Extract provided.
━━━━━━━━

In addition to the lack of memorable moments and overall instrumental ineptitude, Muse finally finds themselves without creative direction. On past works, there was always a combination of shining musical craftsmanship and an overriding concept that made the album truly feel like a journey. Almost as if to deliberately provide contrast, The Resistance
seems to bounce from song to song, with no evidence of album unity or artistic ambition. In fact, they seem to borrow more than they invent, wearing their Queen and Chopin influences on their sleeve in “United States of Eurasia.” Although the gentle vocals and light piano notes initially create quite the calming effect, the second half of the song plummets laughably, with identical-to-Queen chorus shouts of Eurasia! Sia! Sia! Sia!
. “Guiding Light” offers up a bland imitation of Black Holes and Revelations
’ “Invincible”, while “MK Ultra” suffers from nauseatingly basic drumming and guitar work. “I Belong To You / Mon Coeur S’ouvre A Ta Voix”, marks an all-time low for the band, complete with lyrics in French and a cheesy 80’s-sounding piano sequence. The song aims to be Muse’s first epic love song, but it fails on all levels ranging from a lack of catchiness to ridiculous lyrics:
Then she attacks me like a Leo
When my heart is split like Rio
But, I assure you my debts are real
I can’t find the words to say
When I’m confused
I’ve travelled half the world to say
You are my mu
One of the few quality standout moments on The Resistance
comes in the form of “Unnatural Selection”, whose blazing guitar riffs and purposeful falsetto arrive like a breath of fresh air to old-school Muse fans who were forced to suffer through the first five tracks. Without this song, many new fans would never see the Absolution
side of Muse that is ever present throughout the song’s six minutes and fifty-five seconds. The rest of the album, unfortunately, can be described as catchy at best. Even when it succeeds to provide fun moments (such as “Uprising”), the technical backing to these tracks are plainly bad by Muse’s standards.
All in all, The Resistance
presents us with crystal clear production and superbly polished songs, but very little substance. There are a few moments that save it from complete futility, but it is still a colossal disappointment for the older breed of fans who enjoyed the likes of Absolution
and Origin of Symmetry
. To be fair, even the greatest artists of all time have had a regrettable moment. Only time will tell if this is Muse’s one regret, or the start of an overall decline. But for now, The Resistance
stands as an unsightly scar on Muse’s otherwise superb discography.

━━━━━━━━

Raw data.
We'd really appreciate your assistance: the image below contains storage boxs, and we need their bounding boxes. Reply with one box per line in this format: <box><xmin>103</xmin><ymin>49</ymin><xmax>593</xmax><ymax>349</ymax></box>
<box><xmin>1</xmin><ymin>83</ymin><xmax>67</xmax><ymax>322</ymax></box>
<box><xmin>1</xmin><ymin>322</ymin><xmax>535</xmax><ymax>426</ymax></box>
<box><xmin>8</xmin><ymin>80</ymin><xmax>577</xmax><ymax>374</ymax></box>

━━━━━━━━

Questions to answer.
- 1) From the review of Muse's album, print the passage starting at "All in all, The" and ending at "otherwise superb discography.".
- 2) Translate this sentence from the review of Muse's album into Spanish: "Only time will tell if this is Muse’s one regret, or the start of an overall decline."

Responses.
- 1)
All in all, The Resistance
presents us with crystal clear production and superbly polished songs, but very little substance. There are a few moments that save it from complete futility, but it is still a colossal disappointment for the older breed of fans who enjoyed the likes of Absolution
and Origin of Symmetry
. To be fair, even the greatest artists of all time have had a regrettable moment. Only time will tell if this is Muse’s one regret, or the start of an overall decline. But for now, The Resistance
stands as an unsightly scar on Muse’s otherwise superb discography.

- 2) Solo el tiempo dirá si este es el único arrepentimiento de Muse o el comienzo de un declive general.